Aiming for b7. Here I pointed out that White could attempt to open the c-file and exploit the Black Q's position with 16.dxc5. After 16...Bxc5 17.b4!? Bxb4 18.Bxe6 Qe8 is possible, and on 16...Nxc5 17.b4 Nxa4 18.Bd5!? Bxd5 19.Rxc8 Rfxc8, Black has assorted bits for the Queen, and appears to be hanging in there. Neither of these lines looked all that convincing for White and I started looking elsewhere for White ideas.
I was a bit surprised later to find that 16.dxc5 had in fact been played, but that Short had chosen a 3rd recaptured, one that I did not even spend any time on!
This choice escaped my scrutiny completely, but is also very reasonable. The semi-open b-file provides Black with counterplay against the b-pawn and b4-square, and the c5-pawn, while isolated, cannot be easily attacked, and controls the d4-square. A case of checks and balances, really.
17.Nd2 Bc6 18.b3 Rd8 19.Rfd1 Qb7 20.Bd3 Nf6
Not 20...Bxg2?? of course, as 21.f3 Bh3 22.Qh5 wins a piece.
And here, quite sensibly, a draw was agreed. Naturally both players could continue the game, but I am speculating that neither felt particularly ambitious for the full point. Bu played about 120 moves on Sunday and Nigel was playing Black, after all.
But wait a minute! Didn't I mention in an earlier blog that there was a tournament rule prohibiting the offer of a draw before move 30? Well, yes I did, in fact, and apparently, several players in the event were not aware of the rule (or at least I assume they were not deliberating thumbing their noses at it!). Not only was Short's game drawn in under 30 moves, but two other games this round: GM Suat Atalik - GM Alex Yermolinsky , and GM Andrei Rychagov - Noritsyn were drawn in 20 and 29 moves respectively. The arbiters apparently "yellow-carded" Bu and Short for their interdiction, but I assume no more than this was done (and how could they really do more than issue a warning?) as their were further infractions. I would hate to think that further action could have been taken, but as I was not present at the opening ceremonies, I do not know how clearly the rules were stated to all players. And if they were, there is no guarantee that everyone was listening when they should have been.
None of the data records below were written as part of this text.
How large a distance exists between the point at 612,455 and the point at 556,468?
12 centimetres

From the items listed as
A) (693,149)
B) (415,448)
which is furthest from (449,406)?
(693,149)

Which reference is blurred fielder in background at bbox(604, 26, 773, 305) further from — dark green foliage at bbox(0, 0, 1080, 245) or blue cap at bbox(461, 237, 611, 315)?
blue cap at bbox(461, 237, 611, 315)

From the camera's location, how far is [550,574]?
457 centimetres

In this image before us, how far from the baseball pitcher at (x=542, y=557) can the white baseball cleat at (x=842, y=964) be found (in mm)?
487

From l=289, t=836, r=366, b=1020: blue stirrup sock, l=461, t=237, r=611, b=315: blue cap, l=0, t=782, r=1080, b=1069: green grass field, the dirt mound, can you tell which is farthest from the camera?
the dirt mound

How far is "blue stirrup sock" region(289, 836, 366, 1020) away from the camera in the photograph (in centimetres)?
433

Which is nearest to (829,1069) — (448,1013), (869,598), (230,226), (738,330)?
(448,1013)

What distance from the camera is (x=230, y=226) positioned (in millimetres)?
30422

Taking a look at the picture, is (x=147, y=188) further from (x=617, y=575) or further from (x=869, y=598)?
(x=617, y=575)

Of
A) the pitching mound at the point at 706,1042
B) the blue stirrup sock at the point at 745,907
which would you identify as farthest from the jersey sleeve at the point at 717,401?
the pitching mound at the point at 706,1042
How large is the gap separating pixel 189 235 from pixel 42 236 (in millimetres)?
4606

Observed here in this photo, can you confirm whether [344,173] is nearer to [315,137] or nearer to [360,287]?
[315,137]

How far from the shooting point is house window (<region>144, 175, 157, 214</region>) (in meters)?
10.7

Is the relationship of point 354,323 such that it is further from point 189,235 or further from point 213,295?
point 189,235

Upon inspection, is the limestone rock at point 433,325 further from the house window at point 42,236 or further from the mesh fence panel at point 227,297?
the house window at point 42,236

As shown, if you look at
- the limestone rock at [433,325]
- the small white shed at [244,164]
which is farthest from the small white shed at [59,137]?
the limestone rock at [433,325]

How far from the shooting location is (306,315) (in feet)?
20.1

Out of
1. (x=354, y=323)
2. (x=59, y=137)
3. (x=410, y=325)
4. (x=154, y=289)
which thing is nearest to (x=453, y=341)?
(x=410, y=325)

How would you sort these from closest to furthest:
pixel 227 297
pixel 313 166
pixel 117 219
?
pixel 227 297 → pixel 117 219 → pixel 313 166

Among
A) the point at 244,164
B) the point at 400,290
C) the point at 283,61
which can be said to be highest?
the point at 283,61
And then there is the issue of language as well. Well, it's a potentially nasty can of worms, but I think (and hope) that we have seen the last of the short draws - that certainly doesn't guarantee in any way that all the 30-move draws will be interesting ones! :-)
When I left the tournament hall this evening, there were fairly large signs posted on the doors in at least 4 languages reminding the players of this "no early draw offer" rule in effect.